**Exercise instructions**
The output should consist solely of the line containing "What distance from the photographer" and the lines that follow it through the end of the data below.

**Material to process**
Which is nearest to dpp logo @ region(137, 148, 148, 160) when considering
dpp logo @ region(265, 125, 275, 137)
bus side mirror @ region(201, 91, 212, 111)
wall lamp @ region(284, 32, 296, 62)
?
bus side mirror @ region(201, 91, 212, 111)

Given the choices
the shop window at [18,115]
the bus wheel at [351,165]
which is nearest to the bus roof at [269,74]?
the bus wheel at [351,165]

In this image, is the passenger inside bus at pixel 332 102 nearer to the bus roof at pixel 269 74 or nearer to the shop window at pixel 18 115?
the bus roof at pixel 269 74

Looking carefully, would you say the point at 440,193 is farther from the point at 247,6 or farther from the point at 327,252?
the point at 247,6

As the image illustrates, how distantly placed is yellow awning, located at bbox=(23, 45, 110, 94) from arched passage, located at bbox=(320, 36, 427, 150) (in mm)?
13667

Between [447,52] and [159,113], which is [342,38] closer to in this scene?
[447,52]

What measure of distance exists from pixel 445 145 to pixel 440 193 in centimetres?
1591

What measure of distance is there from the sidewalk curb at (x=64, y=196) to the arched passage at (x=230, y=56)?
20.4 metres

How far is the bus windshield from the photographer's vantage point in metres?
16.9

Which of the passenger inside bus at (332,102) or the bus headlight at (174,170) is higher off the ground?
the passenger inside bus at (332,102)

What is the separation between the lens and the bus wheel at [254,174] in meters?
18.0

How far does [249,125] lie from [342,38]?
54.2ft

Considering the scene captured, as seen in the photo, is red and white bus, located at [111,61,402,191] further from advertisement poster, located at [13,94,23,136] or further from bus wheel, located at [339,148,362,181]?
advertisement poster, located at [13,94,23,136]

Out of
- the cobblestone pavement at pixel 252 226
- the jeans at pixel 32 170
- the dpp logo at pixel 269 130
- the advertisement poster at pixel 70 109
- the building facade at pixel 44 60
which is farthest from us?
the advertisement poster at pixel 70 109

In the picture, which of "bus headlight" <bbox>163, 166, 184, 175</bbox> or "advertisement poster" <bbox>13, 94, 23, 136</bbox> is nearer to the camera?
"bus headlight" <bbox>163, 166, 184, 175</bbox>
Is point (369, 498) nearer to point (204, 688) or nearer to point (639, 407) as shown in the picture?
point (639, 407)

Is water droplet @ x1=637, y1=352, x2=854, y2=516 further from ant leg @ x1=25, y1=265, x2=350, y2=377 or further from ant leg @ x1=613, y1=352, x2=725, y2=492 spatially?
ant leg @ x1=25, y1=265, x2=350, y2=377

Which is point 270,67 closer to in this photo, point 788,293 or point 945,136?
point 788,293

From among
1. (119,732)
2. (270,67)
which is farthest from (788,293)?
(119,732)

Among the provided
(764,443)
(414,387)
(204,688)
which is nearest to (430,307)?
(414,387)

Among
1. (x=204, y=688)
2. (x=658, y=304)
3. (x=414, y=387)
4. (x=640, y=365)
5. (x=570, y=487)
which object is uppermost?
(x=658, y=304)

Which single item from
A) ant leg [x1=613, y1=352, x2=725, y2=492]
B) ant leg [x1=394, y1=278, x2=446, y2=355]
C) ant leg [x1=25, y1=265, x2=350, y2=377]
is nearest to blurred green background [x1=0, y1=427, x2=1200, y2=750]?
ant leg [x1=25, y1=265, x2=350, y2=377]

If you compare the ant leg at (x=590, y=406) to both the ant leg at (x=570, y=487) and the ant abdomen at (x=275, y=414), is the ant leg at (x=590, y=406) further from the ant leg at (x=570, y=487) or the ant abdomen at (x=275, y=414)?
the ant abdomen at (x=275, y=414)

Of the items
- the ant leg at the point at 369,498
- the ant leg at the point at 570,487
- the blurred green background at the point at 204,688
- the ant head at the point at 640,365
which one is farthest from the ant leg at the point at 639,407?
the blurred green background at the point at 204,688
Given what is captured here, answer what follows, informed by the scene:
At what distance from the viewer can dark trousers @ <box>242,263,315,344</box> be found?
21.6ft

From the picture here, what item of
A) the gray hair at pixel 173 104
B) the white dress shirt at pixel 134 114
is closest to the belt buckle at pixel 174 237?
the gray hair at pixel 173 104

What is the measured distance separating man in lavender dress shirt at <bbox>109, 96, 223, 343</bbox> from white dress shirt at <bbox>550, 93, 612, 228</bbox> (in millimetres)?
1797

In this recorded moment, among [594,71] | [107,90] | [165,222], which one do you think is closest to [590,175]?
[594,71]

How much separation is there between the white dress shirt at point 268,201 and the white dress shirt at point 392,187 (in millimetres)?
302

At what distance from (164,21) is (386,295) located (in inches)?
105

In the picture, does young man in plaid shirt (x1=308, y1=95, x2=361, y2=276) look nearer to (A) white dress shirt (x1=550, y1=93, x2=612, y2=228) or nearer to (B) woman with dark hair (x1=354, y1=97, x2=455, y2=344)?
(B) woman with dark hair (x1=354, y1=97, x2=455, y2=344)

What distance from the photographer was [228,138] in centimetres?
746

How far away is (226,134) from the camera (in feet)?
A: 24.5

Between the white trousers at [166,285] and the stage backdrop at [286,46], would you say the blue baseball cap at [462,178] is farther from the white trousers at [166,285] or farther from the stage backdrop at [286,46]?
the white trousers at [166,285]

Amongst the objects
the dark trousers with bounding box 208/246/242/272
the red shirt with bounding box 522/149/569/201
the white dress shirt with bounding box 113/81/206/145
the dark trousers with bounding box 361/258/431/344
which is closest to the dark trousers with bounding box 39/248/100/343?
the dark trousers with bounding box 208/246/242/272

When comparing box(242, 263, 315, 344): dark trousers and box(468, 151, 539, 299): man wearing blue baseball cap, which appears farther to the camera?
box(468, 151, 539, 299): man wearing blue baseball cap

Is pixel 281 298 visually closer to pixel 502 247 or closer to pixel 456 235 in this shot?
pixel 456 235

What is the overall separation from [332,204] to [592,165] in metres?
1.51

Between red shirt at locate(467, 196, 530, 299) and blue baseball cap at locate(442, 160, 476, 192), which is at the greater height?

**Answer for the task**
What distance from the photographer was [228,138] in centimetres?
746

How far away is (226,134) from the camera (in feet)?
A: 24.5

Between the white trousers at [166,285] and the stage backdrop at [286,46], would you say the blue baseball cap at [462,178] is farther from the white trousers at [166,285] or farther from the stage backdrop at [286,46]?
the white trousers at [166,285]

Amongst the objects
the dark trousers with bounding box 208/246/242/272
the red shirt with bounding box 522/149/569/201
the white dress shirt with bounding box 113/81/206/145
the dark trousers with bounding box 361/258/431/344
which is closest to the dark trousers with bounding box 39/248/100/343?
the dark trousers with bounding box 208/246/242/272

When comparing box(242, 263, 315, 344): dark trousers and box(468, 151, 539, 299): man wearing blue baseball cap, which appears farther to the camera?
box(468, 151, 539, 299): man wearing blue baseball cap

Is pixel 281 298 visually closer to pixel 502 247 or closer to pixel 456 235 in this shot?
pixel 456 235

What is the overall separation from [332,204] to [592,165] in metres?
1.51

Between red shirt at locate(467, 196, 530, 299) and blue baseball cap at locate(442, 160, 476, 192), which is at the greater height?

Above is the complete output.